*** DATA SHOWN Section Begins ***
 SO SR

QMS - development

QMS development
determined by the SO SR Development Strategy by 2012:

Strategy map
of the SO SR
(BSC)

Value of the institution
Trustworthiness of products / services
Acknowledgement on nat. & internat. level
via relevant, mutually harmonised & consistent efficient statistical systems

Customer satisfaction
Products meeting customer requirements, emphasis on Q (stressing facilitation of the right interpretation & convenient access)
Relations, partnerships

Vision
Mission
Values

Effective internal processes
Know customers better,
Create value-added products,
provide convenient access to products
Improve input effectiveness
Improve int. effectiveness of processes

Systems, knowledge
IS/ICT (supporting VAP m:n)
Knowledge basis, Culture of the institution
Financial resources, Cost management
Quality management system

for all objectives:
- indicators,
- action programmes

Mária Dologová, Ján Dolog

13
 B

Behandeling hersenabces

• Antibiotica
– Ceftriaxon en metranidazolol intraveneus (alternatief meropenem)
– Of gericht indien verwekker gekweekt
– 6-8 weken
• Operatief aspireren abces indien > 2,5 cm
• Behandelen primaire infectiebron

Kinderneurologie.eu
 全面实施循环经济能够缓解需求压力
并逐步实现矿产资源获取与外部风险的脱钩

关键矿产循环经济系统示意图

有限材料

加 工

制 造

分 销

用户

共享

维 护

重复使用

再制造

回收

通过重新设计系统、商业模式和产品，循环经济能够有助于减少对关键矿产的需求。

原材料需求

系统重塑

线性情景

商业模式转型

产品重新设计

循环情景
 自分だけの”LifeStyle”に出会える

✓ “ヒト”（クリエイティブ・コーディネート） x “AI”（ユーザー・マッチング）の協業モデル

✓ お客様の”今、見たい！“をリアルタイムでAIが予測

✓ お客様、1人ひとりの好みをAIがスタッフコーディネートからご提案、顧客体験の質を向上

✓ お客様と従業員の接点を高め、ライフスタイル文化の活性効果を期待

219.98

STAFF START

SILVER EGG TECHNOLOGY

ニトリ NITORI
*** DATA SHOWN Section Ends ***
Your task is to write out, exactly, the line that holds "Mária Dologová, Ján Dolog" and every line after it until the records end.

FINISHED EXERCISE.
Mária Dologová, Ján Dolog

13
 B

Behandeling hersenabces

• Antibiotica
– Ceftriaxon en metranidazolol intraveneus (alternatief meropenem)
– Of gericht indien verwekker gekweekt
– 6-8 weken
• Operatief aspireren abces indien > 2,5 cm
• Behandelen primaire infectiebron

Kinderneurologie.eu
 全面实施循环经济能够缓解需求压力
并逐步实现矿产资源获取与外部风险的脱钩

关键矿产循环经济系统示意图

有限材料

加 工

制 造

分 销

用户

共享

维 护

重复使用

再制造

回收

通过重新设计系统、商业模式和产品，循环经济能够有助于减少对关键矿产的需求。

原材料需求

系统重塑

线性情景

商业模式转型

产品重新设计

循环情景
 自分だけの”LifeStyle”に出会える

✓ “ヒト”（クリエイティブ・コーディネート） x “AI”（ユーザー・マッチング）の協業モデル

✓ お客様の”今、見たい！“をリアルタイムでAIが予測

✓ お客様、1人ひとりの好みをAIがスタッフコーディネートからご提案、顧客体験の質を向上

✓ お客様と従業員の接点を高め、ライフスタイル文化の活性効果を期待

219.98

STAFF START

SILVER EGG TECHNOLOGY

ニトリ NITORI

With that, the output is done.